Marden, who arrived at the Geographic in 1934, pioneered 35mm color and
underwater photography, discovered the remains of Williams Bligh's
"Bounty" off Pitcairn Island in 1975 and with his wife, a
mathematician, replotted the route Christopher Columbus sailed from the
Canary Islands to the New World.
He contributed more than 60 articles to National Geographic as a writer
or photographer or both, including an account of his 1955 voyage aboard
Jacques-Yves Cousteau's yacht Calypso.
Marden made 11 documentary films for the National Geographic Society's
lecture series and authored two books: "Color Photography With the
Miniature Camera," and "The Angler's Bamboo," a book about the making
of classic bamboo fly fishing rods.
"He didn't just write about bamboo; he grew a stand of tonkin bamboo in
his yard. In addition to buying the finest bamboo fly rods he could
find, he built his own; at last count he had 50 split-cane rods,"

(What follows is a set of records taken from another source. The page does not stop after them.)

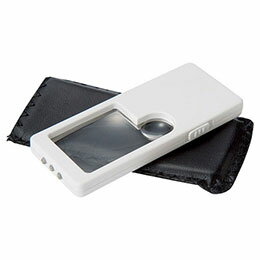 ☆【10個セット】 ライトdeルーペ 22455514X10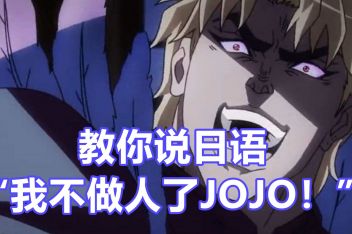 Jojo台词中文谐音 百度视频搜索 Jojo台词中文谐音 百度视频搜索
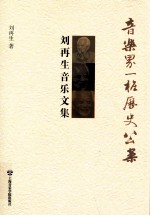 音乐界一桩历史公案  刘再生音乐文集 封面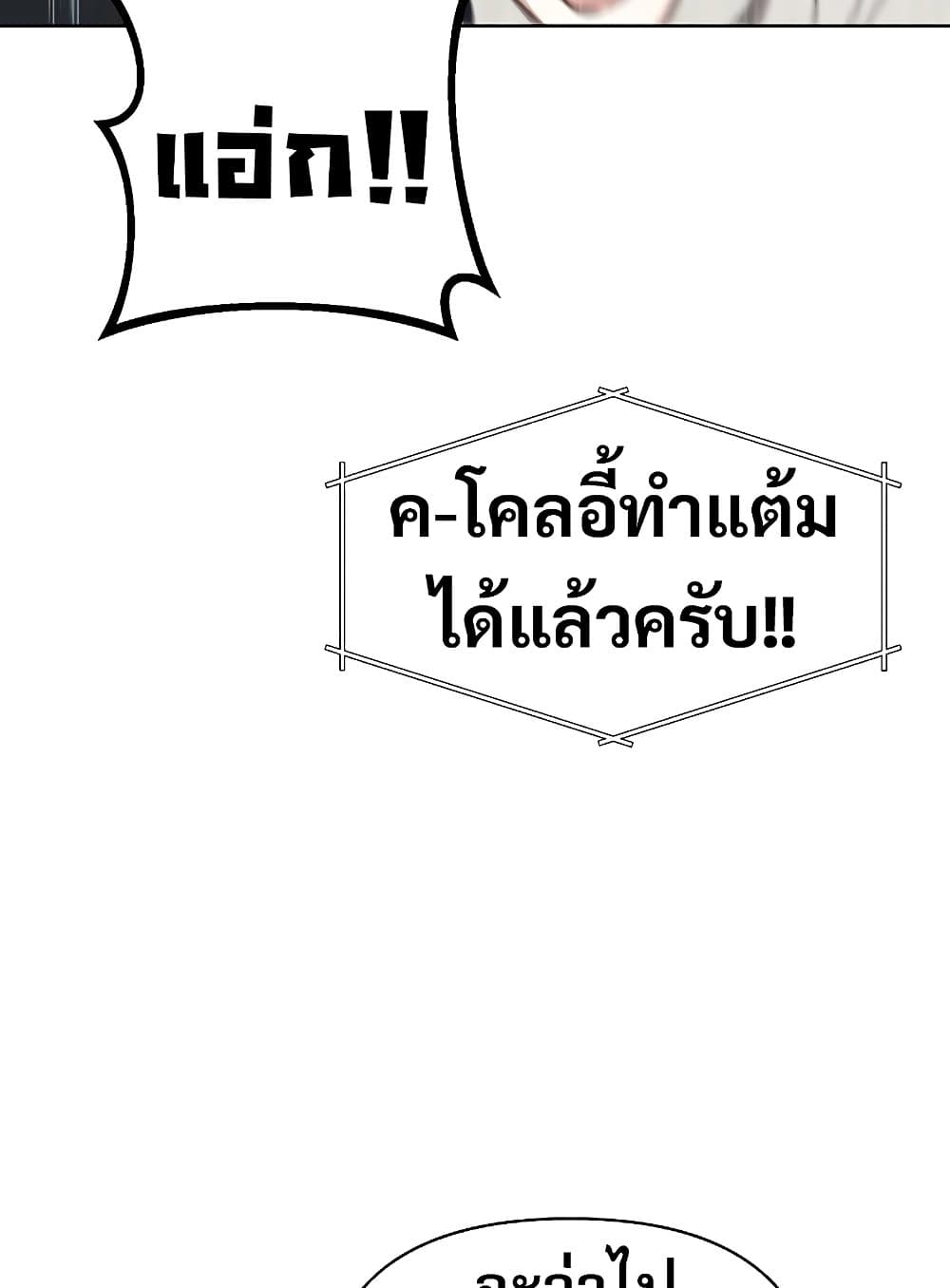 อ่านมังงะ My Ruined Academy ตอนที่ 8/117.jpg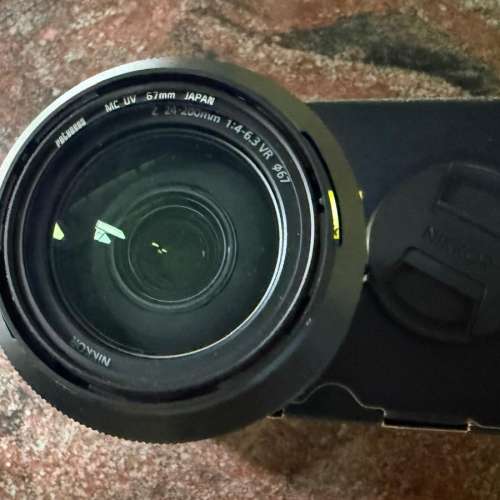 Nikon Z 24-200mm f/4-6.3 VR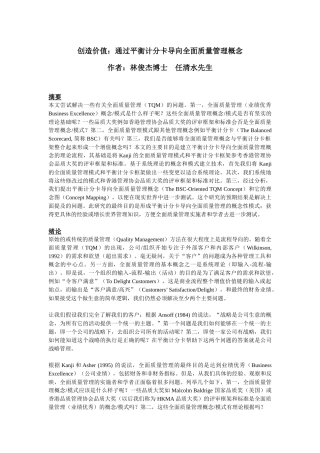 创造价值通过平衡计分卡导向全面质量管理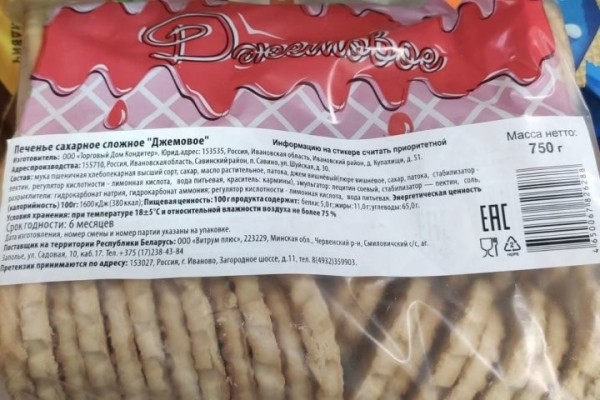 Паштет с индюшиной печенью с ДНК свиньи и мармелад не из того сока. Список опасной продукции пополнился Паштет с индюшиной печенью с ДНК свиньи и мармелад не из того сока. Список опасной продукции пополнился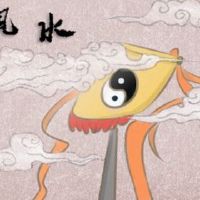 绿色滴7鬼是什么意思筹集家?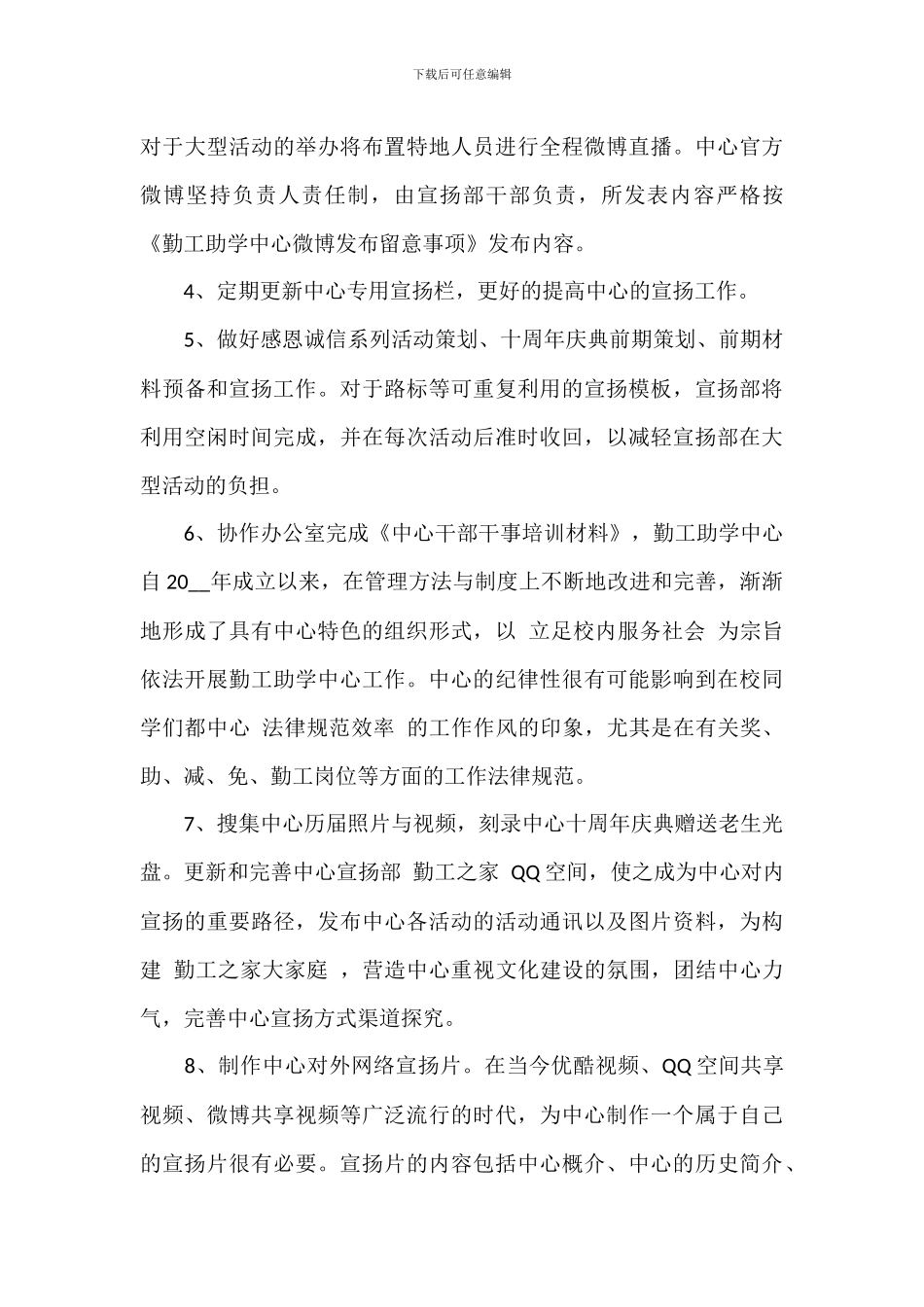 学校宣传部干部年度工作计划_第3页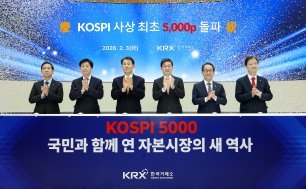 “코스피 5000 넘어 프리미엄 시장으로”…거래소, ‘오천피’ 기념 세미나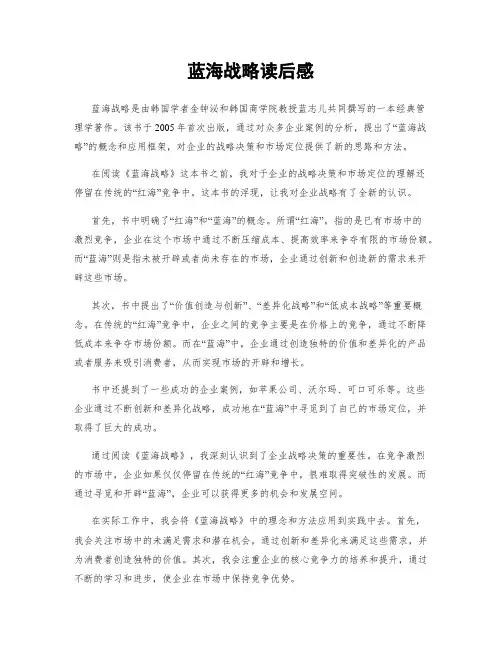 蓝海战略读后感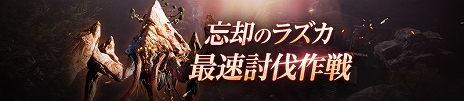 画像ギャラリー No.011のサムネイル画像 / 「V4」に新地域“ヘレンディア山”が実装。新フィールドボスの追加やAmazonギフト券が当たるキャンペーンの実施も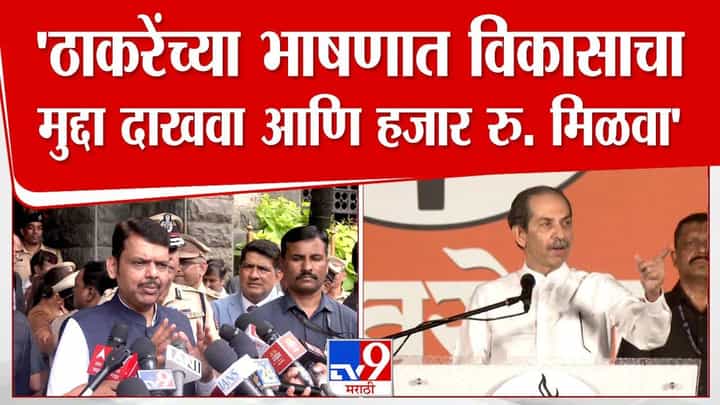 CM Fadnavis : मुख्यमंत्र्यांनी उद्धव ठाकरेंचे का मानले आभार? फडणवीसांचा तो दावा खरा ठरला अन् हजार रूपये वाचले CM Fadnavis : मुख्यमंत्र्यांनी उद्धव ठाकरेंचे का मानले आभार? फडणवीसांचा तो दावा खरा ठरला अन् हजार रूपये वाचले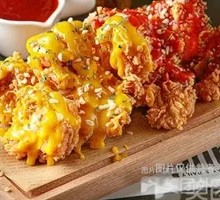 Double Assortment Pure Chicken Wing Tips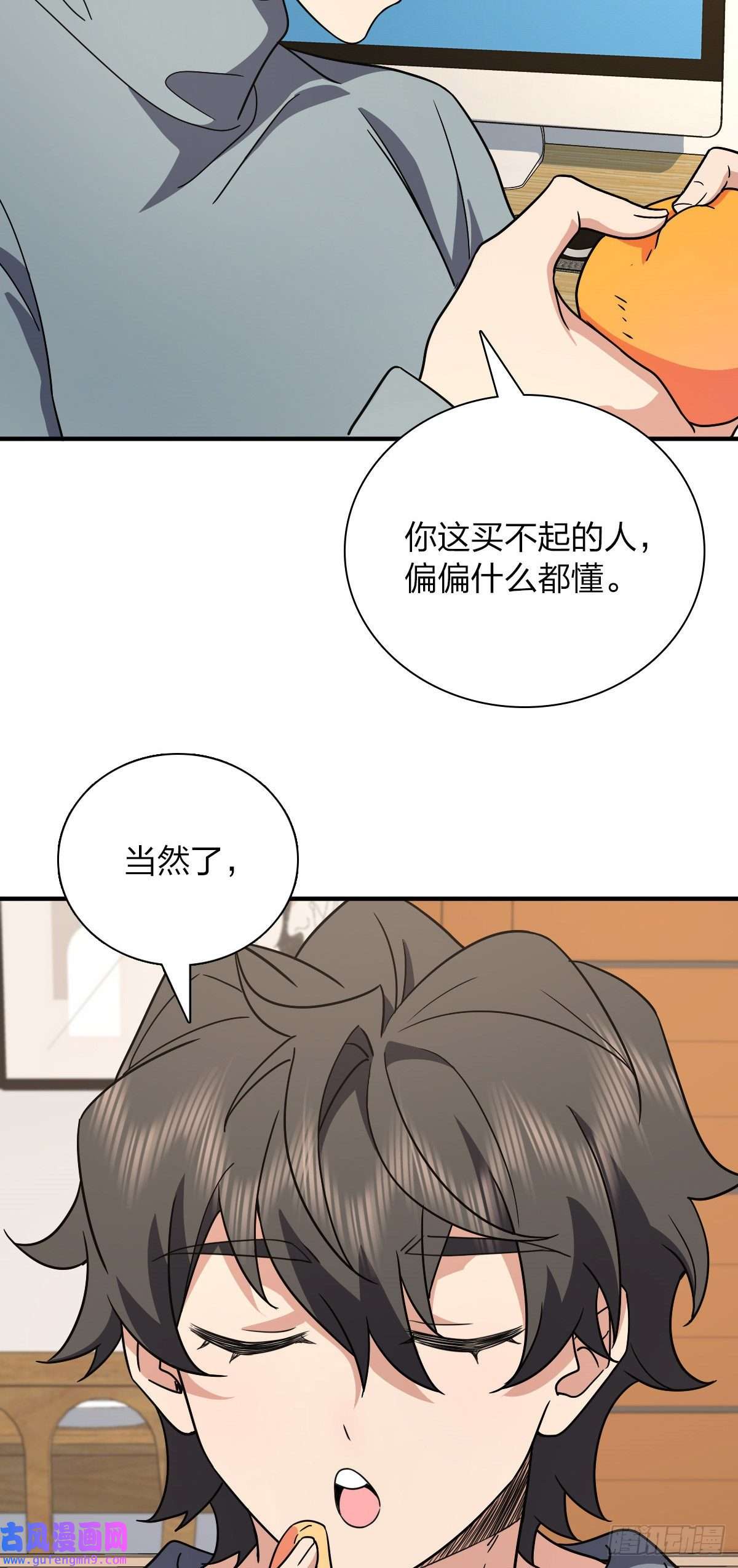 我家老婆来自一千年前57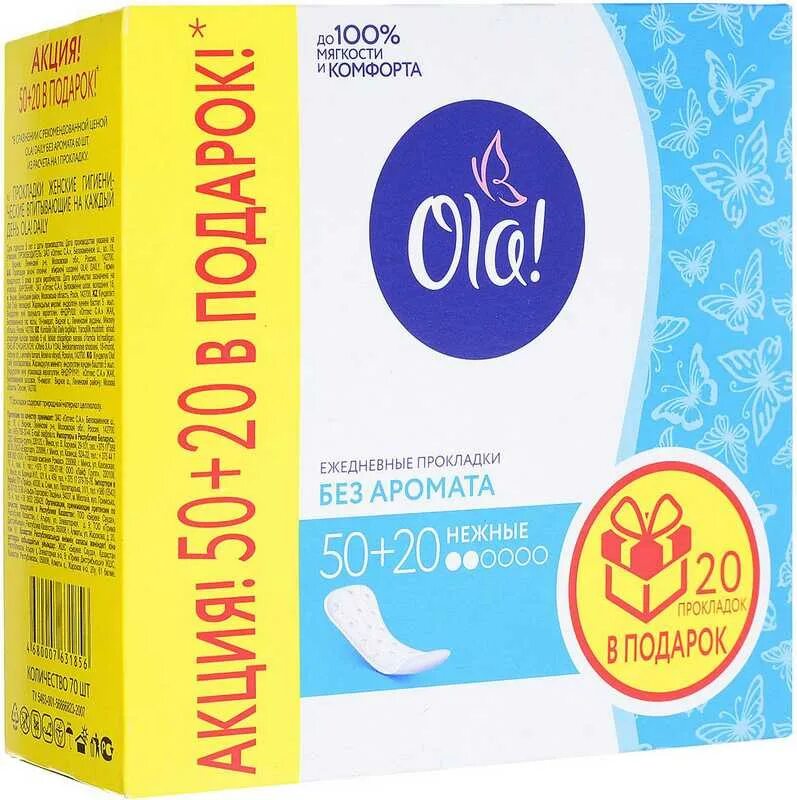Прокладки ежедневные золотистая линия тм ola! silk sense daily deo 60 шт. Ежедневные прокладки отзывы. Ежедневные прокладки отзывы. Ежедневные прокладки отзывы. Ежедневники прокладки.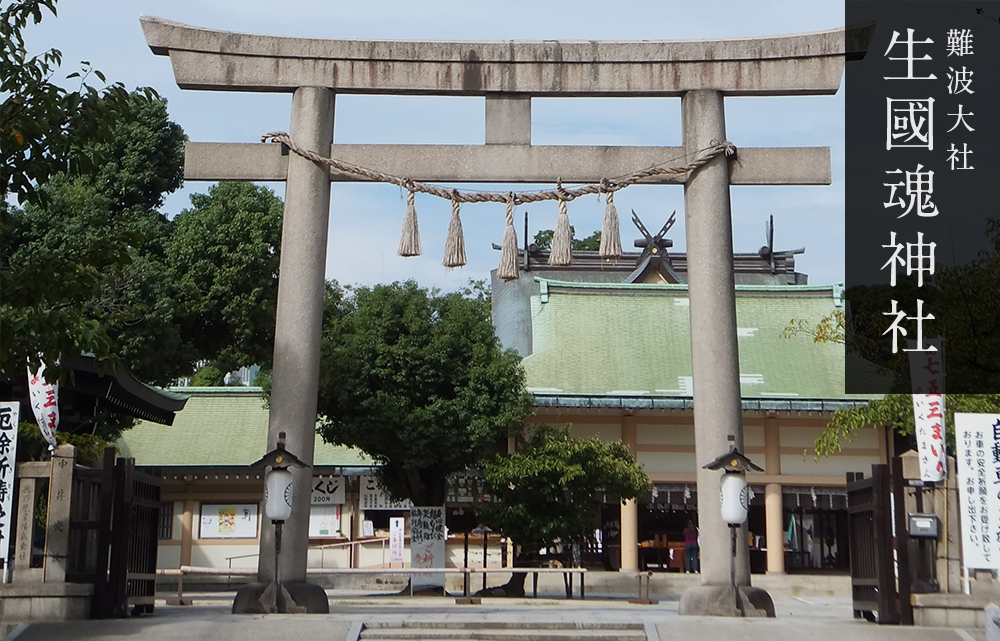 生國魂神社 節分祭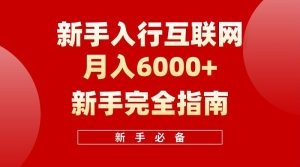 【白龙笔记】新手入行互联网月入6000完全指南-云资源库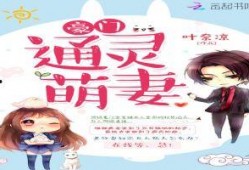 绝绝吃瓜小说免费阅读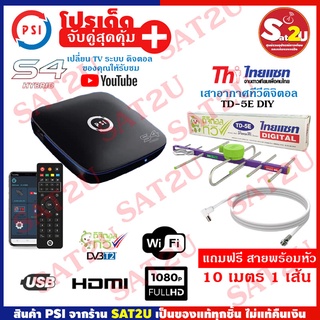 กล่องดิจิตอลทีวี PSI S4 HYBRID พร้อม เสาอากาศ THAISAT TD-5E แถมสายRG6พร้อมเข้าหัว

writer Cathy Newman wrote in an excerpt of a profile on the magazine's
Web site.
"There didn't seem to be a corner of the universe that didn't interest
him. He never just covered a story; he lived it -- rather; he inhabited
it -- wrapping himself in the subject as if in a cashmere coat," Newman
wrote in the article, entitled "The Art of Being Luis Marden."
National Geographic editor Gilbert Grosvenor wrote in the magazine's
April 1978 issue that Marden's career was so remarkable that he
sometimes seemed like a character out of fiction.
Marden's formal education ended with high school graduation, but he was
fluent in five languages. He was a diver, sailor, pilot, fisherman and
a botanist who, while on assignment in Brazil in the late 1960s,
discovered a new orchid species, named Epistephium mardeni after him.
He is also quoted six times in "Webster's Third New International
Dictionary," National Geographic noted in a statement released on
Monday.
Marden retired in January 1976. But the relationship that began four
decades earlier continued, with Marden working as a freelancer for the
magazine until 1998, when he contributed his last piece.
Marden is survived by his wife Ethel, of Arlington, Virginia.